┌─ TEXT SHOWN

Duke University scientists have created a highly sensitive Ebola virus portable diagnostic device, 1000 times more sensitive than the current standard. The new test delivers the results a full day earlier than the polymerase chain reaction (PCR) test typically used in diagnostic labs.
The Ebola virus, first discovered in the 1970s, is transmitted through direct contact with the blood, body fluids, and tissues of infected people and animals. The virus is also known to persist in certain body fluids even after recovery from the illness.
According to Ebola experts, identifying infected patients early is critical for managing outbreaks. These individuals are highly contagious, so the earlier a positive diagnosis is made, the sooner the patient (and those they have had contact with) can be isolated. Additionally, early interventions can be life-saving—treating patients with antibody-based Ebola therapeutics sooner can slash the fatality rate from 90 to just 10 percent.

└─

* TASKS FOR THIS EXERCISE *
1) According to the Ebola passage, how many times more sensitive is the Duke device than the current standard?
2) Write the next part of the Ebola passage, starting after its final sentence.
The items that follow can be set aside; nothing here depends on them.

┌─ EXCERPTED DATA

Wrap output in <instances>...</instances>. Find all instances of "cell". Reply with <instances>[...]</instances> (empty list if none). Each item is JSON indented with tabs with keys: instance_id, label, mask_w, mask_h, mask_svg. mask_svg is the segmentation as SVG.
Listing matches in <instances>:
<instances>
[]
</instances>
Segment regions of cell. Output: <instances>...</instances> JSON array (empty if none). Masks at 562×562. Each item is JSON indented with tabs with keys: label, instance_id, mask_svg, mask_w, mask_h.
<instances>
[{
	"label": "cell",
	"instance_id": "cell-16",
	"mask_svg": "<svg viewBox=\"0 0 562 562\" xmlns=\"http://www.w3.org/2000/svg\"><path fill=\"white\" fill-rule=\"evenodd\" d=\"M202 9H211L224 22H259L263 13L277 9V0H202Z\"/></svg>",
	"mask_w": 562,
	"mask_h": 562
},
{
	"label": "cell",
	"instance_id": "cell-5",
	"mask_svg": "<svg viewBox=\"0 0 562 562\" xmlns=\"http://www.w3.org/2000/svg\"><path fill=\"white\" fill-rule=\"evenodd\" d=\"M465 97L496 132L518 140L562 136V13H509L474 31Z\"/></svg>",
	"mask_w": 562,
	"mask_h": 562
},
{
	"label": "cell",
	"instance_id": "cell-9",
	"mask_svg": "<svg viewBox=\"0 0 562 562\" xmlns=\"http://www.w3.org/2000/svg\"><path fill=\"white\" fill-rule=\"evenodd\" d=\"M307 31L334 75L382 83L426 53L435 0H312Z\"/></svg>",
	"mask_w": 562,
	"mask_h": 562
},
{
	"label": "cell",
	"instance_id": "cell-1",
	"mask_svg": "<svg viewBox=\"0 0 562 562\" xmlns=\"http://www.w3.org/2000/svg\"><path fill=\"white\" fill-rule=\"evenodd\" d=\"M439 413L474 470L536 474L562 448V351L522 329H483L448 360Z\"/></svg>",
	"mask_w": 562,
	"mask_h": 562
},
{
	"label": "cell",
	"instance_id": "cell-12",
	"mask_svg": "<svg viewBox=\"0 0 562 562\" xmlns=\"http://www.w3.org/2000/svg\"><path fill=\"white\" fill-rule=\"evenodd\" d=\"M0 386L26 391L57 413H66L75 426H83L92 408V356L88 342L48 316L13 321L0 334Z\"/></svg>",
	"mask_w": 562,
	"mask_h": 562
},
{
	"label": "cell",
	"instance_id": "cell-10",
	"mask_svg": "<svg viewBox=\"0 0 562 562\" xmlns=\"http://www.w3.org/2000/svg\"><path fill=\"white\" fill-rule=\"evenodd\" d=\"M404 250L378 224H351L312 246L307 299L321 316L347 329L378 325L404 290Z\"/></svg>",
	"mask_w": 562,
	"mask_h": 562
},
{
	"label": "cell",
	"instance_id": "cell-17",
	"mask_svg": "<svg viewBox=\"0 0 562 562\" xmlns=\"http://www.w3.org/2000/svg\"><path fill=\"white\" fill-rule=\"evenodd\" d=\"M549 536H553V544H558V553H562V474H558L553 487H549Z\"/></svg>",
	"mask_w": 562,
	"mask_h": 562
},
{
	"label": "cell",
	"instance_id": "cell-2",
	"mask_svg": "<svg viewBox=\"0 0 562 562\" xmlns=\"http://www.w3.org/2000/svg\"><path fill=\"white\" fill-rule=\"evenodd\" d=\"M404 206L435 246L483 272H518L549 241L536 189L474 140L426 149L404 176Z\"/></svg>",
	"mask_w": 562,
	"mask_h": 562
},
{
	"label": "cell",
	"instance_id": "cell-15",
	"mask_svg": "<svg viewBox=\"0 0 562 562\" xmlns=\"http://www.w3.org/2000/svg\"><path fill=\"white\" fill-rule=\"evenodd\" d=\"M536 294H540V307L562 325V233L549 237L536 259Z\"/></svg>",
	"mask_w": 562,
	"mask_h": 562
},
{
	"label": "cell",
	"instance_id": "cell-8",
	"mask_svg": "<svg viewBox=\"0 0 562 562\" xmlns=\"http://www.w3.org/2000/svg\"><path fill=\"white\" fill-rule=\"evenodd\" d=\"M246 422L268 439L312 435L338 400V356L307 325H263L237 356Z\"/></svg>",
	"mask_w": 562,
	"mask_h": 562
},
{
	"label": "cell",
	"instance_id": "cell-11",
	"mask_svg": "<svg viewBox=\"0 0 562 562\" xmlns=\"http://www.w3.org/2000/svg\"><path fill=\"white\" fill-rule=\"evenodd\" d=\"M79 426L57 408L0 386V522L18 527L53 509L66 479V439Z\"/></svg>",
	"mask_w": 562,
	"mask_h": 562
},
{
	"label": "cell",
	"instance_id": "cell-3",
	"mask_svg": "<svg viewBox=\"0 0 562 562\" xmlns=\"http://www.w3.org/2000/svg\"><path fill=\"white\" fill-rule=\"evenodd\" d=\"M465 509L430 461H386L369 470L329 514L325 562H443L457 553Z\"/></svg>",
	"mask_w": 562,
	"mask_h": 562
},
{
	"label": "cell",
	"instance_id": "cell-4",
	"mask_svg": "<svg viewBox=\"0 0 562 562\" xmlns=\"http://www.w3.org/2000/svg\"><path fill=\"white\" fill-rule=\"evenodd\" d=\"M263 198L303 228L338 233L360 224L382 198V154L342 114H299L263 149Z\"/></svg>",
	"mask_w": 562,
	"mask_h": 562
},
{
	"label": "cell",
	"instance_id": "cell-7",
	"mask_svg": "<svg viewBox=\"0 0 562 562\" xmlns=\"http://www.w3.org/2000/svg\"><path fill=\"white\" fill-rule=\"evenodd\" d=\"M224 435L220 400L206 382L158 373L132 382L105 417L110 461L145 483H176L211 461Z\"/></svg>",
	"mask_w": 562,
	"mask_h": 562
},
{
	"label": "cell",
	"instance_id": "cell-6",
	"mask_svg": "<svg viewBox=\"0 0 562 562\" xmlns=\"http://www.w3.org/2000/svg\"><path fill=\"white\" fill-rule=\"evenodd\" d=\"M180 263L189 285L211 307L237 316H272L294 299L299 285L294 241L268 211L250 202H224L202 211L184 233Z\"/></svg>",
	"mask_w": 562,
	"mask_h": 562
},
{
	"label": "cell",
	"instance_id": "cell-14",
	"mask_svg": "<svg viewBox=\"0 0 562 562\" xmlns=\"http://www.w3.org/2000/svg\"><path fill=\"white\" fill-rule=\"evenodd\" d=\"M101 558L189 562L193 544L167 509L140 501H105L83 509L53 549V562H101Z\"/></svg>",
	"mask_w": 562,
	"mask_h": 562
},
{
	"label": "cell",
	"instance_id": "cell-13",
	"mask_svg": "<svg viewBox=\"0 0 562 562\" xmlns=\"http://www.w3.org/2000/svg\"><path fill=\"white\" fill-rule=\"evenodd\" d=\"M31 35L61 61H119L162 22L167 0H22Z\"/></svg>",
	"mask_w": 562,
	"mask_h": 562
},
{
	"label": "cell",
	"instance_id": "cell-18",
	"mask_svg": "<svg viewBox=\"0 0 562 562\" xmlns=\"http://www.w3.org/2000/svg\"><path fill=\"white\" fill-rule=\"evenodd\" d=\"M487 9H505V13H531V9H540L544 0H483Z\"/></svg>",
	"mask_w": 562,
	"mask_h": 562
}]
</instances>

└─

* ANSWER SECTION *
1) It is 1000 times more sensitive.

2)
On a practical level, achieving more efficient diagnostic procedures in Ebola-prone areas has been a challenge: the PCR test requires specialized equipment and trained personnel to perform it, is expensive, and takes around a week. To address these issues, scientists have explored the possibility of using lateral flow type assays, similar to the principle that powers over-the-counter pregnancy tests. While these check the boxes of cost-effectiveness and speed, they are considerably less sensitive. This means those in the earlier phases of infection can get a false negative readout.
Now, researchers are tapping into the best of both worlds, merging the advantages of PCR and lateral flow assays to create the D4 assay. This test quickly and accurately detects a protein produced by the virus early on during infection called the secreted glycoprotein, or sGP.
“Prior studies suggested that Ebola virus produces secreted glycoprotein at high levels early in infection to act as a decoy and distract the immune system while the virus replicates and binds to the host cells,” said Cassio Fontes, one of the engineers who worked on the project.
“We thought that if we could detect that, we could help facilitate earlier diagnosis, containment, and treatment during [an] Ebola outbreak.”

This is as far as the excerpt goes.